Hey its my first time.
I think you mean "it's my first time"
we sang an acapella version of barbara ann to his voicemail...i'm not drinking again until tuesday.
no, I didn't make it. Instead, i watched VH1 for... 13 hours? I use the question mark because I was using Flavor Flav's clocks to tell time after the first 3 hours.
When you want to head down the cleveland on Sunday?
What time do the bars open? I dont want to remember how bad theyre gonna lose
i was so drunk that i ate a carrot out of her guiena pig's cage and thought it was normal
Don't leave without me in the morning. I keep scaring everyone cause I'm sleeping in the bathtub.
I might've decided it was a good idea to try to steal all of the pool balls at the pub... I apologize in advance that we now need to become regulars somewhere (anywhere) else.
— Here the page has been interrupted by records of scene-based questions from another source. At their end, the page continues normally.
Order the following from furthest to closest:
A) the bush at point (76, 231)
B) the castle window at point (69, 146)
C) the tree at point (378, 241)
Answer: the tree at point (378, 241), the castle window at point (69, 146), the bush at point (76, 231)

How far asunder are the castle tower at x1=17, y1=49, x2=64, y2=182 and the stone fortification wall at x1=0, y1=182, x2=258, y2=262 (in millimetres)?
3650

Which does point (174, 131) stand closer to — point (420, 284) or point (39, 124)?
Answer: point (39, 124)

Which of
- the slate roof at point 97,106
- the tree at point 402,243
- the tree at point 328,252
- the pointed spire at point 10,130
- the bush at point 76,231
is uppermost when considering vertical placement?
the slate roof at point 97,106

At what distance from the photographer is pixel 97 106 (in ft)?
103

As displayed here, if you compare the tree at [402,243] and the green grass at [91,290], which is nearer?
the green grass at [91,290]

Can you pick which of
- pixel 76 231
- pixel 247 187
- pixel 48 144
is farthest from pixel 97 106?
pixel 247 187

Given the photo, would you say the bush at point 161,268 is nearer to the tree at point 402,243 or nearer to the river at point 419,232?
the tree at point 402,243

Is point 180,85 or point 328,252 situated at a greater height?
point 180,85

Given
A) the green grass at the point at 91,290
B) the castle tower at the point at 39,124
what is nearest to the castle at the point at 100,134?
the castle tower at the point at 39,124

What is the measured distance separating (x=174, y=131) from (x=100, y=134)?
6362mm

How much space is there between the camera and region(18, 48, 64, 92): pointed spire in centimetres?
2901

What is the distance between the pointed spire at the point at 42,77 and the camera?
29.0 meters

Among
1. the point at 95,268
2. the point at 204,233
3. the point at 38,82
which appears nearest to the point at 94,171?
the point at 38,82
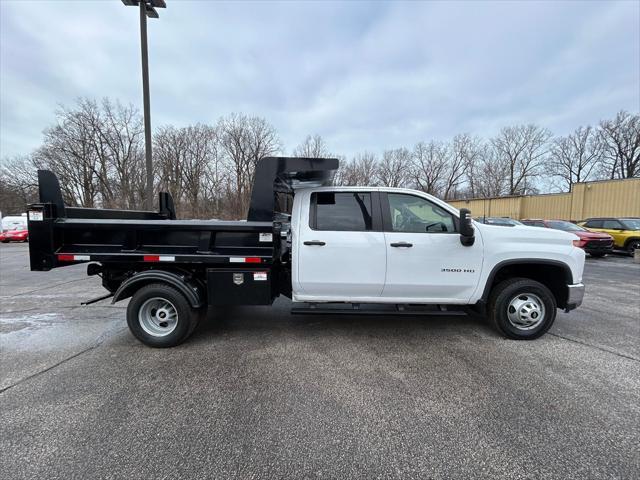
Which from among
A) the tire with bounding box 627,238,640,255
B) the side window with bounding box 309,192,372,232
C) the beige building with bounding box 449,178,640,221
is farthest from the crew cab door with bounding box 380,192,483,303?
the beige building with bounding box 449,178,640,221

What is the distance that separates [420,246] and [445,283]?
1.95ft

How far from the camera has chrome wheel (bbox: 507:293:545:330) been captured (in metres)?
3.92

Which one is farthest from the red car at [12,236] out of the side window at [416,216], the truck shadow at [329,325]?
the side window at [416,216]

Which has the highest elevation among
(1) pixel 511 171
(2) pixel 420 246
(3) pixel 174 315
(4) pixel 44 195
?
(1) pixel 511 171

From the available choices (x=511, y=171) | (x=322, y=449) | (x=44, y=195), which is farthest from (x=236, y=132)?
(x=511, y=171)

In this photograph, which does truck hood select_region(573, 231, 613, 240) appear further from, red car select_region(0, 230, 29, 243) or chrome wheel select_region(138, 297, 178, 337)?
red car select_region(0, 230, 29, 243)

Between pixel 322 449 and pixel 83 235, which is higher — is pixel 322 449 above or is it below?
below

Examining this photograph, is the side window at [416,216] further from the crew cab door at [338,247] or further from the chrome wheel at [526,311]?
the chrome wheel at [526,311]

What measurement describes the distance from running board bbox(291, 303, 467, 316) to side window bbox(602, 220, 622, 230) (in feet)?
52.7

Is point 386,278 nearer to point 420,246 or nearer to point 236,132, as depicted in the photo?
point 420,246

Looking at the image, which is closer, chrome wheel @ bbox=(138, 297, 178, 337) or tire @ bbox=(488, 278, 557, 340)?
chrome wheel @ bbox=(138, 297, 178, 337)

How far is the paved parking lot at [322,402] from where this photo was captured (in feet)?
6.59

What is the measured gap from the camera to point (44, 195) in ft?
11.6

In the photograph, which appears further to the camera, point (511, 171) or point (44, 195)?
point (511, 171)
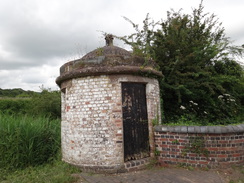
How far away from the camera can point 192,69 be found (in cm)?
749

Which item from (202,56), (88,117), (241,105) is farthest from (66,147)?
(241,105)

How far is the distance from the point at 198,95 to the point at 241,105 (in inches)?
122

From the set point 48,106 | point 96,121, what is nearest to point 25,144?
point 96,121

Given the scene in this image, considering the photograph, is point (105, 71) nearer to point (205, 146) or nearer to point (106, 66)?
point (106, 66)

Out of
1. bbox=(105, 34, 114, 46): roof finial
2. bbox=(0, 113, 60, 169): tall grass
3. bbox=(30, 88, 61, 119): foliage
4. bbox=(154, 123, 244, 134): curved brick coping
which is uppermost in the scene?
bbox=(105, 34, 114, 46): roof finial

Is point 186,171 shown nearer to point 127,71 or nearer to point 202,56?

Just hook me up with your dad already stop being selfish
My inner buddhist recalls, "You receive the d when you aren't looking for it, only when the d wants you." True story.
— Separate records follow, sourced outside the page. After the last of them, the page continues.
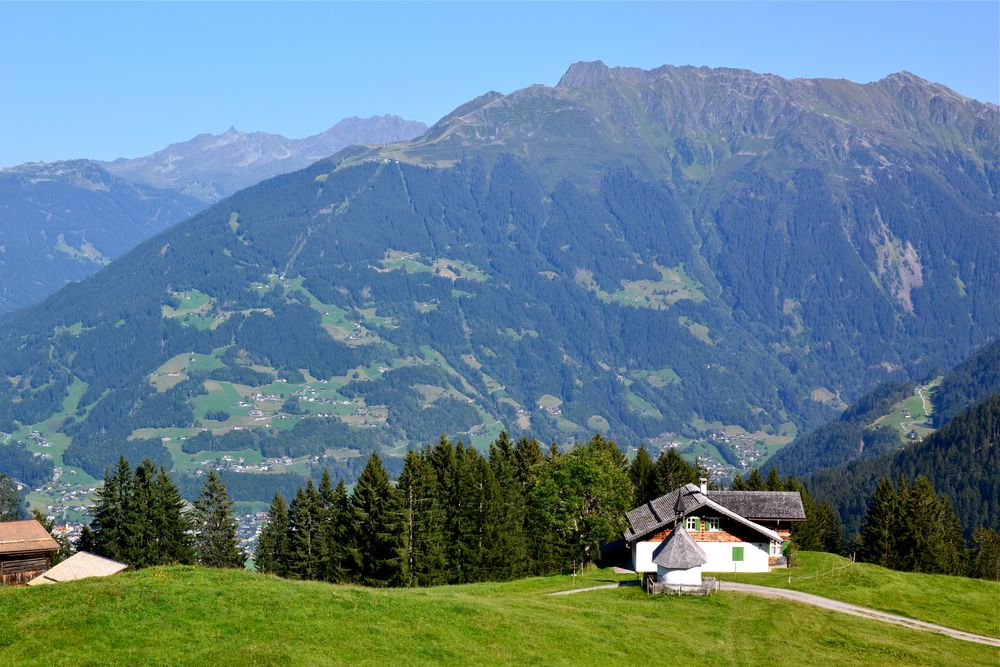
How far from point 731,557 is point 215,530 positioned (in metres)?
51.7

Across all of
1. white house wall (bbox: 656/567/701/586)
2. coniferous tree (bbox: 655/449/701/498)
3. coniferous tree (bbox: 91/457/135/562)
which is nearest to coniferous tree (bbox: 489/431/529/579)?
coniferous tree (bbox: 655/449/701/498)

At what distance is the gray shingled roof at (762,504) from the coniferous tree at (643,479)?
19.3 m

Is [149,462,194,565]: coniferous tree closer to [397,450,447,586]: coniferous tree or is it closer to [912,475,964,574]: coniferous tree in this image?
[397,450,447,586]: coniferous tree

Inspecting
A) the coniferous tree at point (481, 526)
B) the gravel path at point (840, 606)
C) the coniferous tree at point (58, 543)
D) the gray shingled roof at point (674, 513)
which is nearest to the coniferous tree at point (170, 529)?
the coniferous tree at point (58, 543)

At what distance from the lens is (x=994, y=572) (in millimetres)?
155500

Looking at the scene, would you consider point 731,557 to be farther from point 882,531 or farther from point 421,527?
point 882,531

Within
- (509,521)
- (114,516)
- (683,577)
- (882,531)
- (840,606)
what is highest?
(114,516)

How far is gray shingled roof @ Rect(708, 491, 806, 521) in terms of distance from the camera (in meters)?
102

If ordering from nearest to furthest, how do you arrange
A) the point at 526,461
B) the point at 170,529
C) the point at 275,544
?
the point at 170,529
the point at 275,544
the point at 526,461

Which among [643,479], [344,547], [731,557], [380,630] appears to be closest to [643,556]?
[731,557]

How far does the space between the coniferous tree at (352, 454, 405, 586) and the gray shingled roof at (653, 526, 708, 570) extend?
27.1m

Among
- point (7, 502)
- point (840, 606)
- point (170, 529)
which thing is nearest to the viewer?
point (840, 606)

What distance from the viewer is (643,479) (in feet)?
411

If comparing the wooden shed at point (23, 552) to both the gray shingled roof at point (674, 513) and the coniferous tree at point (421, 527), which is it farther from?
the gray shingled roof at point (674, 513)
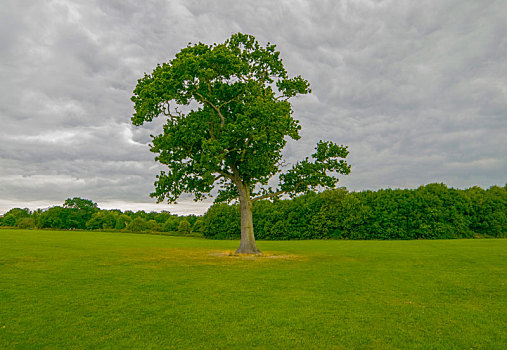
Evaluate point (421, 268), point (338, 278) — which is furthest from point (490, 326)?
point (421, 268)

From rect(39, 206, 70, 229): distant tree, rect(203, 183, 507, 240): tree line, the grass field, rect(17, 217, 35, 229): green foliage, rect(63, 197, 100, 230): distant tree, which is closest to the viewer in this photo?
the grass field

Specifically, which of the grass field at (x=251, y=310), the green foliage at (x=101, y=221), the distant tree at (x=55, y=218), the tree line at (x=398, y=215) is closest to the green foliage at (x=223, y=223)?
the tree line at (x=398, y=215)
Nope. Too hot. We just sat in my tub with cold water spraying on us drinking coronas. This summer heat is killing my libido slowly
This is home. And home is where you find your family. And you try not to make out with your family.
Let me begin to explain the rest of last night by beginning with saying that out if necessity I took a pair of your underwear
I walked into my room last night at 4 am and there's a random dude in his boxers eating oatmeal on my futon. I looked at him and went to bed
A guy caught me talking to a sock today in the Laundry room if it makes you feel any better
Sadly that does. Why...where you talking to a sock
Bc I didn't know him and I asked him where he came from and why he was hanging out with my thongs
let me just take this time to thank you again for buying pudding.